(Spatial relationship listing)
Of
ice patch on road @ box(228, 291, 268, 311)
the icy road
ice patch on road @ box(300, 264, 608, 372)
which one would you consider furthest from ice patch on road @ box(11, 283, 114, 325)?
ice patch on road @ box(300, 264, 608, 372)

_Problem requirements:_
Put the lines of the listing above into a Markdown table with the columns No. and Text, giving each line a row number and dropping any blank lines.

_Task response:_
| No. | Text |
|---|---|
| 1 | Of |
| 2 | ice patch on road @ box(228, 291, 268, 311) |
| 3 | the icy road |
| 4 | ice patch on road @ box(300, 264, 608, 372) |
| 5 | which one would you consider furthest from ice patch on road @ box(11, 283, 114, 325)? |
| 6 | ice patch on road @ box(300, 264, 608, 372) |